The Ariane 5 will rise from the ELA-3 (Ensemble de Lancement Ariane) complex and promises to kick off the ATV-4 mission in spectacular fashion. Twelve seconds after T-zero, the rocket will begin a computer-commanded pitch and roll program maneuver, tilting its trajectory toward the northeast and establishing it on the proper flight azimuth for a 51.6-degree-inclined orbit and an altitude of about 150 miles. “It will maintain its attitude,” noted Arianespace in its VA-213 launch kit, “to keep the launcher’s axis parallel to its airspeed vector in order to minimize aerodynamic loads throughout the atmospheric phase of the launch, until the solid boosters are jettisoned.”
Following the departure of the boosters, at T+142 seconds, the Ariane will continue to climb, under the impulse of its Vulcain core engine. At three and a half minutes, ATV-4’s payload fairing will be released and the Vulcain will shut down, and the core stage will be discarded at about nine minutes into the flight. “On this mission, the main stage will fall back into the Atlantic Ocean, off the coast of Portugal,” continued Arianespace. The turn will then come for Ariane 5’s second stage, powered by a restartable Aestus engine, with a vacuum thrust of 6,100 pounds.

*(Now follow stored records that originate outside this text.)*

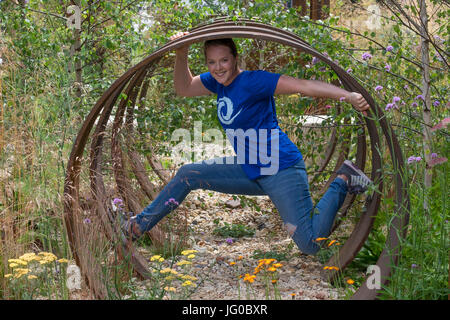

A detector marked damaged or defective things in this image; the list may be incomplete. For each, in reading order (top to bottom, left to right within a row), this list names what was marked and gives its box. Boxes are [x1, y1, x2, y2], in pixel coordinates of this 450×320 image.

rusty metal hoop [64, 17, 412, 298]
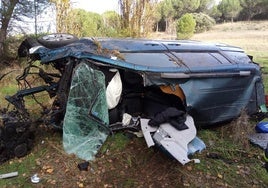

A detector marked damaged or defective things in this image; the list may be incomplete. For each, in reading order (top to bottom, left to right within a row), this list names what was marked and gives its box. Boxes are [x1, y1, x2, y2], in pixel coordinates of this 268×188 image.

wrecked car [0, 33, 266, 164]
dented car panel [29, 37, 266, 127]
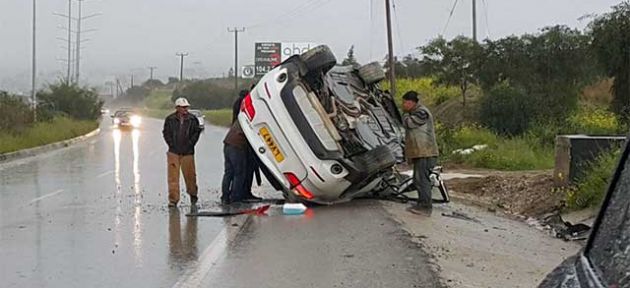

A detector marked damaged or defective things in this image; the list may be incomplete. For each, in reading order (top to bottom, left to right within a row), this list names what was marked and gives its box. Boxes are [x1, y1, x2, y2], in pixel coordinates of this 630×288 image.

overturned white vehicle [239, 45, 408, 204]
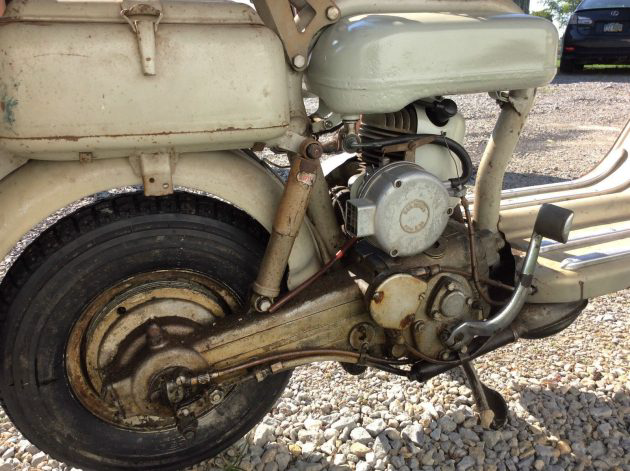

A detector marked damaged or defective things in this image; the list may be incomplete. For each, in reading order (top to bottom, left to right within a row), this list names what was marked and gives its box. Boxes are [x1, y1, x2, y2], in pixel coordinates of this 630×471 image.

rusty metal panel [0, 0, 292, 159]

This engine is fueled by unsymmetrical dimethyl hydrazine and nitrogen tetroxide and will burn for eight minutes, then shut down and enter a lengthy period of coasting, ahead of its second burn. “Following a ballistic phase, lasting 45 minutes, the upper stage is then reignited to circularize the orbit, directing the ATV, once separated into its targeted final orbit,” concluded the Arianespace launch-plan synopsis. The Aestus’ second burn will last about 30 seconds.
By now, an hour will have elapsed since launch, and at T+63 minutes ATV-4 will separate from the final stage of the Ariane 5. “Albert Einstein”—or at least a spaceg-going namesake of the great physicist—will finally reach the environment about which he had written, studied, and theorized almost a century ago. Ten days of maneuvers will lie ahead of the cargo craft before its scheduled arrival and docking at the aft port of the International Space Station’s Zvezda module on 15 June, carefully watched by Expedition 36 Commander Pavel Vinogradov. It will remain a pressurized component of the expansive outpost until late October, whereupon it is due to be undocked and deorbited. According to NASA’s Expedition 35/36 press kit, the ATV-4 cargo includes drinking water, food, clothes, equipment, and propellant, and the spacecraft is expected to support periodic boosts of the space station’s orbit. A test of this capability is scheduled for later in June, ahead of a full-up re-boost on 10 July.